Accenture's AI Drives Record Bookings
Accenture reported a strong second fiscal quarter ending February 28, 2026, with new bookings hitting a record $22.1 billion. This is a 6% increase from the previous year, boosted by 41 deals worth over $100 million each. Revenue reached $18.0 billion, at the high end of its forecast. The company also posted a 13.8% operating margin and $3.7 billion in free cash flow. CEO Julie Sweet noted that AI initiatives are a major boost for market share gains. Accenture raised its full-year revenue growth forecast for 2026 to between 3% and 5% in local currency. Despite these strong operational results, Accenture's stock has fallen roughly 30% so far in 2026, contrasting with its booking success.
AI Leadership Extends Competitive Advantage
Accenture's significant investments in Artificial Intelligence are helping it pull ahead of many rivals and gain market share. This is especially true in managed services, a key battleground with Indian IT firms such as TCS, Infosys, Wipro, and HCLTech. Global IT spending is forecast to pass $6 trillion in 2026, with AI infrastructure leading the growth. Research firm Gartner expects AI spending to jump 44% year-over-year to $2.52 trillion in 2026, as companies move to deploy AI at scale. Accenture's price-to-earnings (P/E) ratio is currently around 16.2-16.6x. Its Indian IT peers show varied valuations: Cognizant is lower at about 13.4-13.6x, Infosys and Wipro are around 16.8-18.2x and 14.8-15.2x, respectively, while HCLTech is higher at 21.5-22.4x. Accenture's higher valuation likely reflects its strong AI leadership and ability to win large, value-driven projects.

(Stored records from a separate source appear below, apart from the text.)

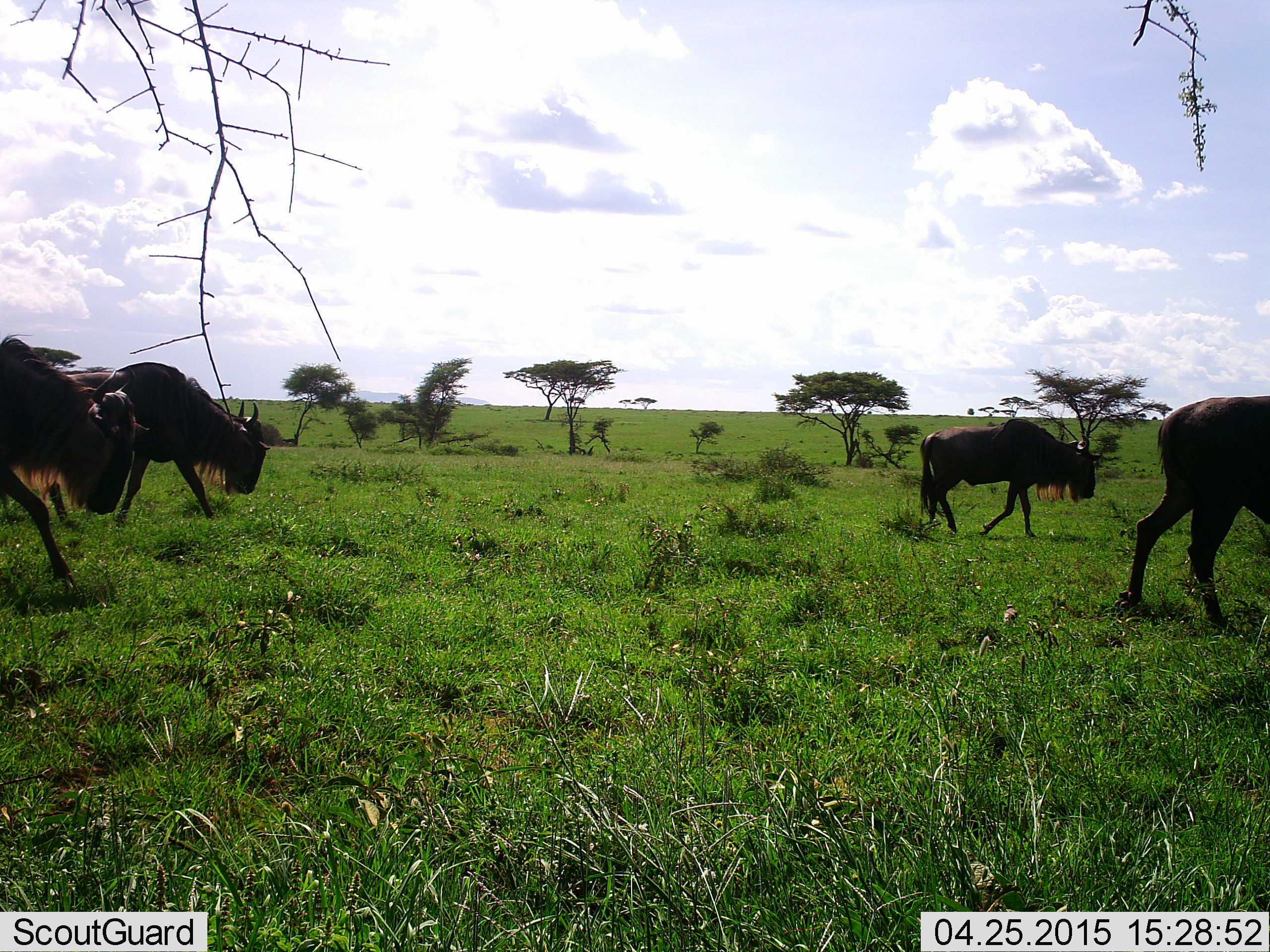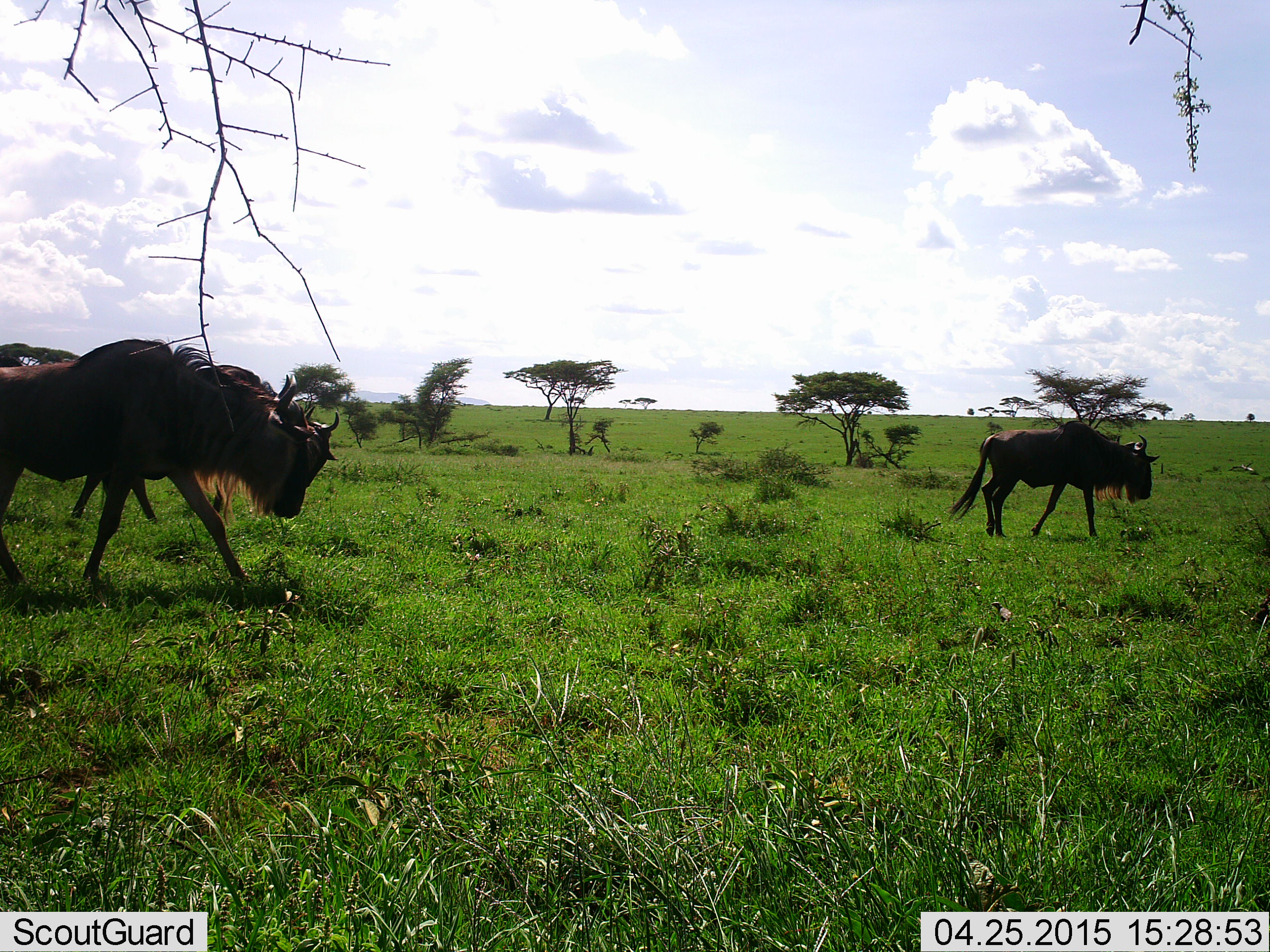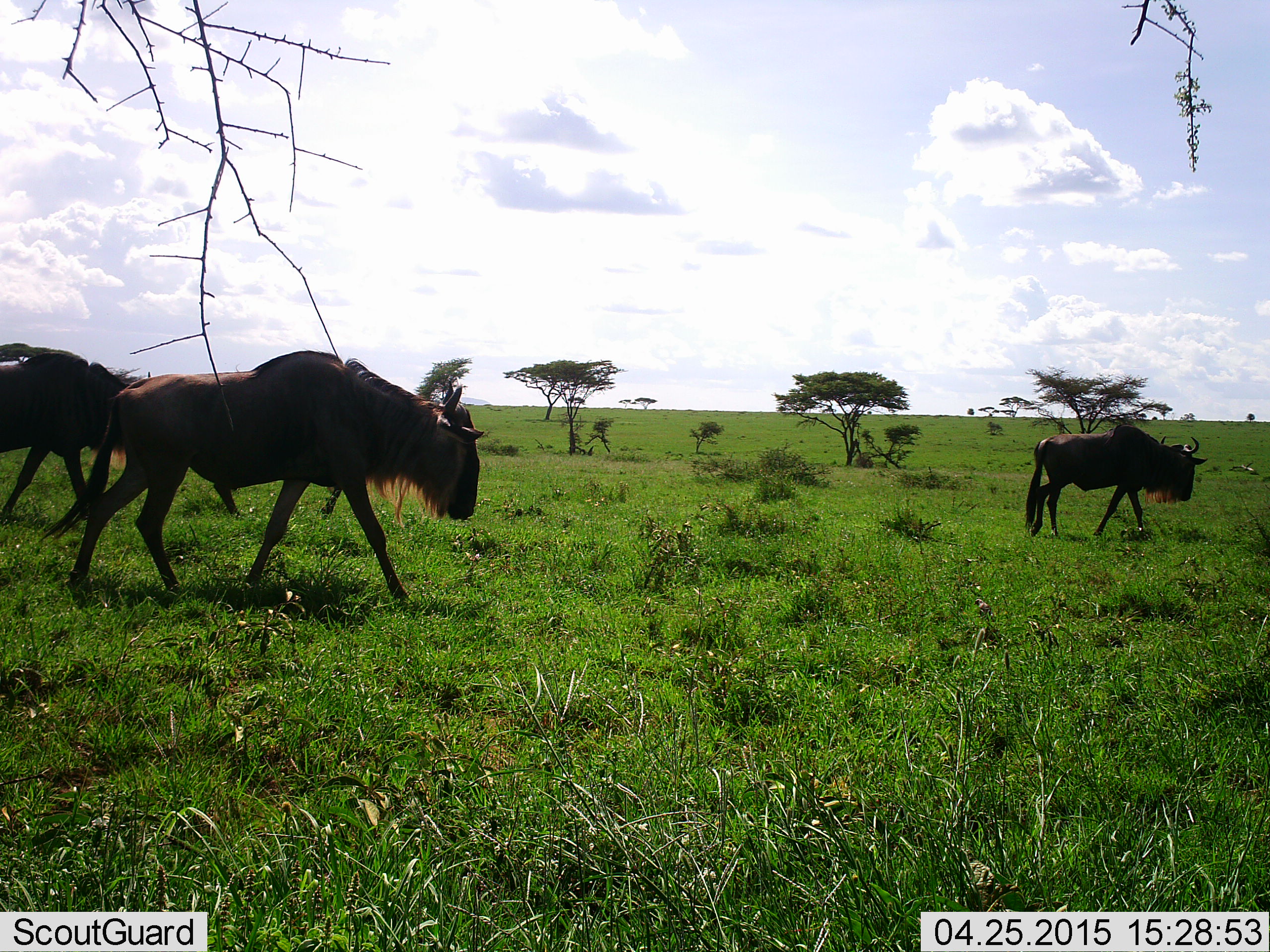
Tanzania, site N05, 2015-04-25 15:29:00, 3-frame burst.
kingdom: Animalia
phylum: Chordata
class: Mammalia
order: Artiodactyla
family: Bovidae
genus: Connochaetes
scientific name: Connochaetes taurinus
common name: blue wildebeest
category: wildebeest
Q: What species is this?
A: Wildebeest (blue wildebeest) (Connochaetes taurinus).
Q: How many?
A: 5.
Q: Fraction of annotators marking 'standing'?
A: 10%.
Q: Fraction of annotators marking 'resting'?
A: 0%.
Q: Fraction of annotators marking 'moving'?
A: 100%.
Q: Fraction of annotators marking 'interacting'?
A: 0%.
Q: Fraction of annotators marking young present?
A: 0%.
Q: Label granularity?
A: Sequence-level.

Investor Caution Overshadows Strong Results
Despite record bookings and an improved outlook, investor sentiment has cooled, leading to Accenture's sharp stock decline this year. This gap between results and stock performance points to market worries. The company's forecast for the next quarter missed analyst expectations, partly due to clients becoming more cautious on major IT projects amid economic uncertainty. Significant spending on AI development and talent could also impact future profit margins, a key concern for investors. An ongoing U.S. Department of Justice investigation into Accenture Federal Services also presents an unknown risk. The market's subdued reaction suggests that wider economic pressures and the complex effects of AI on company valuations are affecting investor confidence, even as Accenture proves its technical capabilities. Accenture plans to boost acquisition spending to $5 billion for FY26, showing strong growth ambitions, but the market seems to be factoring in more risk for future performance.
Accenture Lifts Outlook on AI Demand
For fiscal 2026, Accenture forecasts revenue growth between 3% and 5% in local currency and has raised its free cash flow expectation to $10.8 billion-$11.5 billion. Bookings from partnerships are set to more than double this year compared to last. Accenture now has over 85,000 AI and data professionals, exceeding its target. The IT services industry overall is expected to grow, fueled by demand for AI, cloud, and digital transformation. A key challenge will be adapting to AI's changing economic impact, with a shift towards performance-based contracts and managing the costs of rapid tech advances. How Indian IT firms perform in their upcoming results will be important to watch, showing how they handle increased competition and market share shifts driven by leaders like Accenture.